**What the exercise asks**
The line with "Alhamdulillah, Santri di" marks the first line to copy, and the line with "Antikes Paar Globe Wernicke Bücherschränke" marks the last. Transcribe that stretch of the data below exactly, without pictures.

**Information shown**
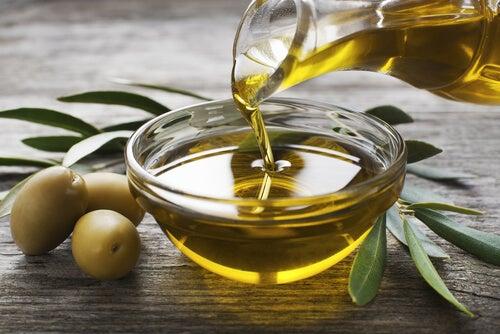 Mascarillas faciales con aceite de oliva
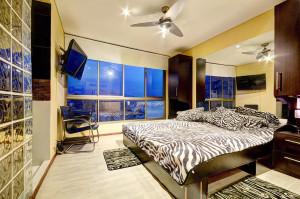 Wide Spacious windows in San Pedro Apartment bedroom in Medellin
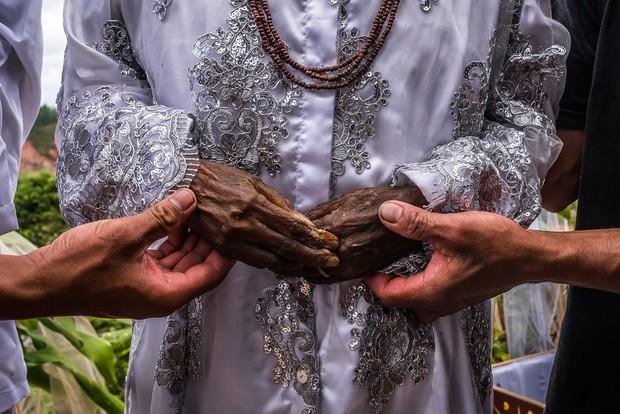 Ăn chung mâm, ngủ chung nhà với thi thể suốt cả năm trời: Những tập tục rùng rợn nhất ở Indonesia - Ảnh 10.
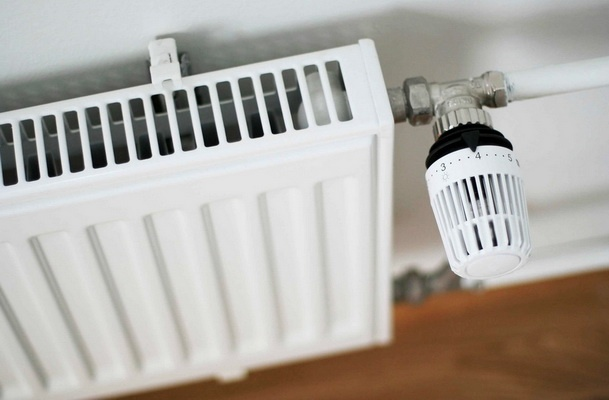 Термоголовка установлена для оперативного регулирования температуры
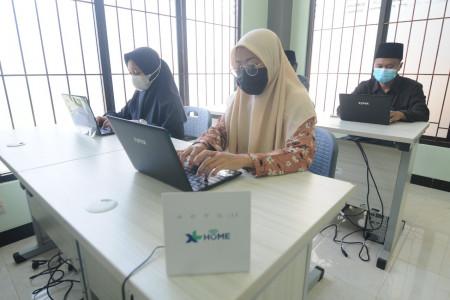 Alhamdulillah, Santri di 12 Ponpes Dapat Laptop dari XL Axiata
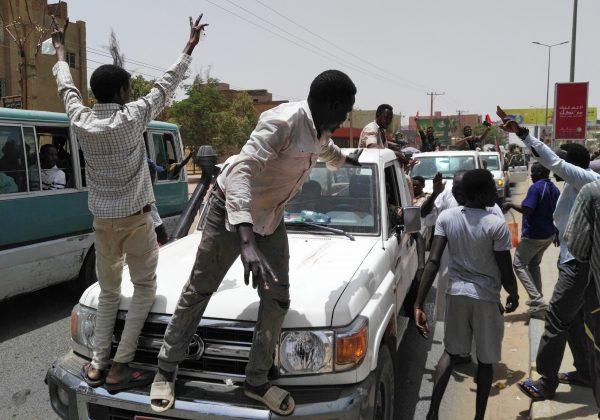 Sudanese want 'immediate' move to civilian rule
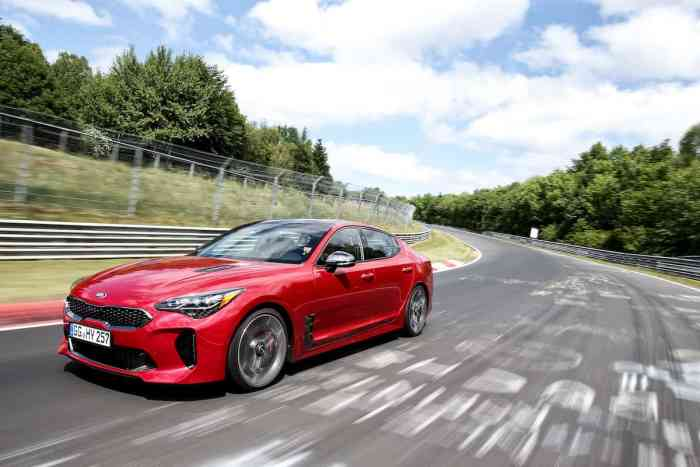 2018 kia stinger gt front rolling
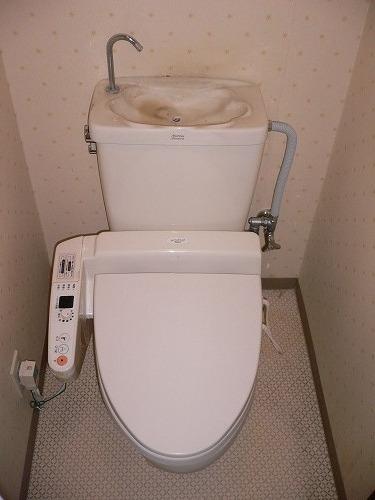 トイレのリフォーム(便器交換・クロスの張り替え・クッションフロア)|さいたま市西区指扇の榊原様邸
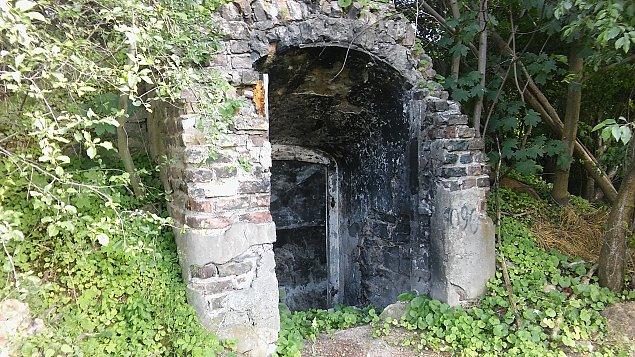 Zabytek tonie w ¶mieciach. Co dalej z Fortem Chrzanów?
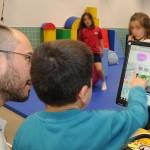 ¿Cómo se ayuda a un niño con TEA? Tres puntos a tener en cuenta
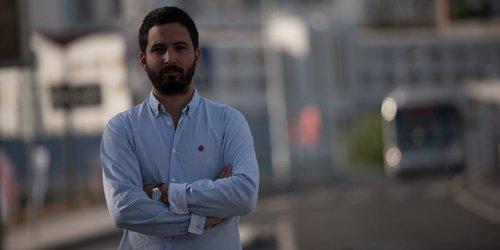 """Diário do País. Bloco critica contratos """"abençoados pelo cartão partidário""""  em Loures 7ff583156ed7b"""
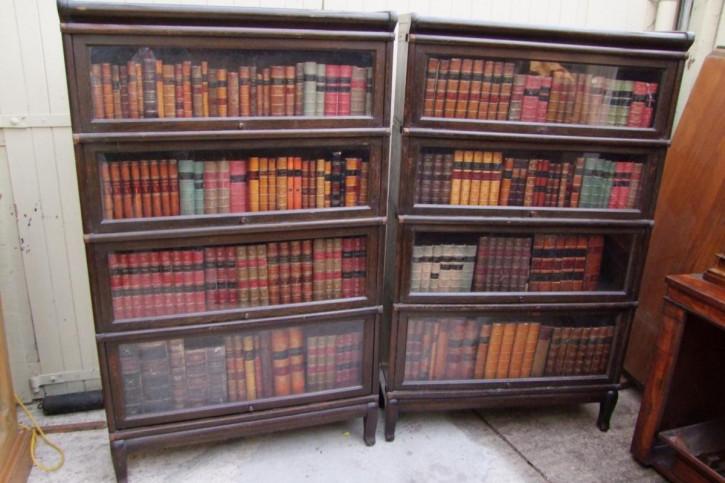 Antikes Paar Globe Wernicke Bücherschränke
==
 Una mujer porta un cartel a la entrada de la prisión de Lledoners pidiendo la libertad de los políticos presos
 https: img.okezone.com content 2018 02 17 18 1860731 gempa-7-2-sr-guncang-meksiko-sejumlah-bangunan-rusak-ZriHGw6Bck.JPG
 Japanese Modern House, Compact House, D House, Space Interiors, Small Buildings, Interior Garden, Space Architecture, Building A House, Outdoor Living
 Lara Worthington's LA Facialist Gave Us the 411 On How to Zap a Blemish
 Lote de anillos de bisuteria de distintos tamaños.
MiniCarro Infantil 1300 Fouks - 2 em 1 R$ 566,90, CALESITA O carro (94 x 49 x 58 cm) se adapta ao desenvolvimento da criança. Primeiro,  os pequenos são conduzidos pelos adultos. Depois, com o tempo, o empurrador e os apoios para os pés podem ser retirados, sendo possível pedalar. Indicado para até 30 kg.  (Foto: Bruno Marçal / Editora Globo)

**Exercise output**
 Alhamdulillah, Santri di 12 Ponpes Dapat Laptop dari XL Axiata
 Sudanese want 'immediate' move to civilian rule
 2018 kia stinger gt front rolling
 トイレのリフォーム(便器交換・クロスの張り替え・クッションフロア)|さいたま市西区指扇の榊原様邸
 Zabytek tonie w ¶mieciach. Co dalej z Fortem Chrzanów?
 ¿Cómo se ayuda a un niño con TEA? Tres puntos a tener en cuenta
 """Diário do País. Bloco critica contratos """"abençoados pelo cartão partidário""""  em Loures 7ff583156ed7b"""
 Antikes Paar Globe Wernicke Bücherschränke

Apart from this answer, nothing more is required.